TV 'DE NELER VAR?

TV'lerde ve Vizyonda


Konularımızla İlgili
Gösterim ve Yorumlar

LÜTFEN BENİ ÖLDÜRME / STRANGER THAN FICTION

        

Tür: Dram, Fantastik, Komedi, Romantik,

Yönetmen: Marc Forster

Oyuncular: Dustin Hoffman, Queen Latifah, Maggie Gyllenhaal, Will Ferrell, Emma Thompson, Tony Hale, Christian Stolte, Tonray Ho, William Dick, Guy Mussey,

Senaryo: Zach Helm,

Yapımcı: Lindsay Doran,

Yapım: 2006 – ABD

Süre: 113 dakika

http://www.sinemaland.com/lutfen-beni-oldurme-turkce-dublaj-izle.html

 

Yazar Karen Eiffel yazdığı romanı bitirmek üzeredir. Ancak romanın kahramanını nasıl öldüreceğine karar verememektedir. Ancak yazarın bilmediği çok önemli bir şey var: Karen Eiffel için sadece kendisinin yarattığı bir roman kahramanı olan Harold Crick gerçekte var olan, yaşayan biridir ve yazarın yazdığı olayın her sözcüğünü birebir yaşamaktadır. Harold birden yazarın aklındakileri duyar ve kaderine hâkim olmak ister.

 

Filmi izleyenler düşüncelerini yazdılar:

 

Hasan CÖMERT (ntvmsnbc) : “Neden değeri bilinmemiş? Bazı filmler genel beğeniye çok uymaz. Oscar'da adı geçmez, en büyük festivallerin (Cannes, Berlin, Venedik...) göz bebeği değillerdir, eleştirmenler çok yüz vermez. Sinefiller ve bazı sinema yazarları değerini bilir sadece. Az sayıda da olsa fanatik derecesinde hayranı vardır. Onlar için en özel filmler; gişe yapmış, festivallerden ödülle dönmüş, yıldız tablosunda en üste oturmuş filmler değildir. Genel bir tarifi yoktur bu filmlerin. İçerisinde pek bilinmeyen filmler olduğu gibi popüler isimlerin imzasını taşıyan yapımlar da var. Değeri bilinmemiş başyapıtlar böyle bir şey.

 

“Zach Helm'in incelikli senaryosunu Marc Foster, etkileyici bir şekilde perdeye aktarırken, oyuncuların performansları da Stranger Than Fiction'ı özel kılıyor. Will Farell, komedi yeteneği başka bir boyuta taşırken, Emma Thompson da kariyerinin en iyi işlerinden birini çıkarıyor. Dustin Hoffman ve Maggie Gyllenhaal'un da (Sadece Farell ile sahneleri var) Farell'la uyumu kusursuz. “

 

YILIM CECELOĞLU: Film günlük hayatında takıntılı bir şekilde programına saatine bağlı olan yaptığı her şey gününün rutini haline gelmiş olan bir vergi denetleme memurunun bir gün uyandığında ve aynı şeyleri yapmaya başladığında duyduğu bir ses ile başlıyor. Bu ses belgesel seyrederken duyduğumuz bir anlatıcının sesi gibi kahramanımızın hayatını ve gün içinde yaptıklarını ve yapacaklarını anlatmasıyla dikkat çekiyor.

**Sağlanan Veriler:**
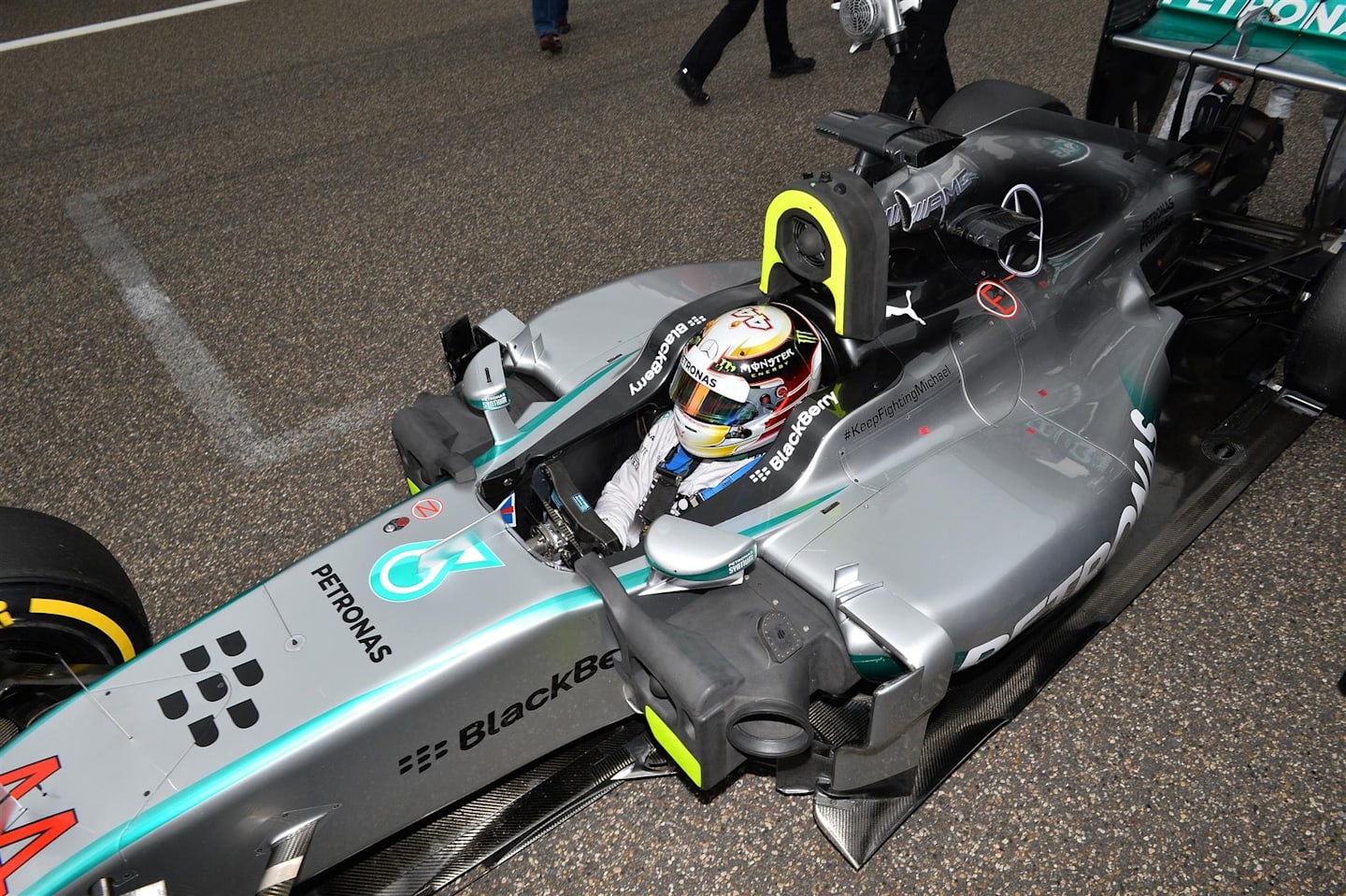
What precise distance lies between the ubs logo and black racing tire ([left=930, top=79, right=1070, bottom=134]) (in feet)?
11.0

**Yapmanız Gerekenler:**
1. Stranger Than Fiction filmini anlatan metinde "Süre: 113 dakika" sözcükleriyle açılıp "hâkim olmak ister." ile kapanan kısmı hiç değiştirmeden tekrar yazar mısınız?
2. Stranger Than Fiction filmini anlatan metne göre Karen Eiffel'in romanındaki kahramanın adı nedir?

**Tam Çözümler:**
1.
Süre: 113 dakika

http://www.sinemaland.com/lutfen-beni-oldurme-turkce-dublaj-izle.html

 

Yazar Karen Eiffel yazdığı romanı bitirmek üzeredir. Ancak romanın kahramanını nasıl öldüreceğine karar verememektedir. Ancak yazarın bilmediği çok önemli bir şey var: Karen Eiffel için sadece kendisinin yarattığı bir roman kahramanı olan Harold Crick gerçekte var olan, yaşayan biridir ve yazarın yazdığı olayın her sözcüğünü birebir yaşamaktadır. Harold birden yazarın aklındakileri duyar ve kaderine hâkim olmak ister.

2. Harold Crick.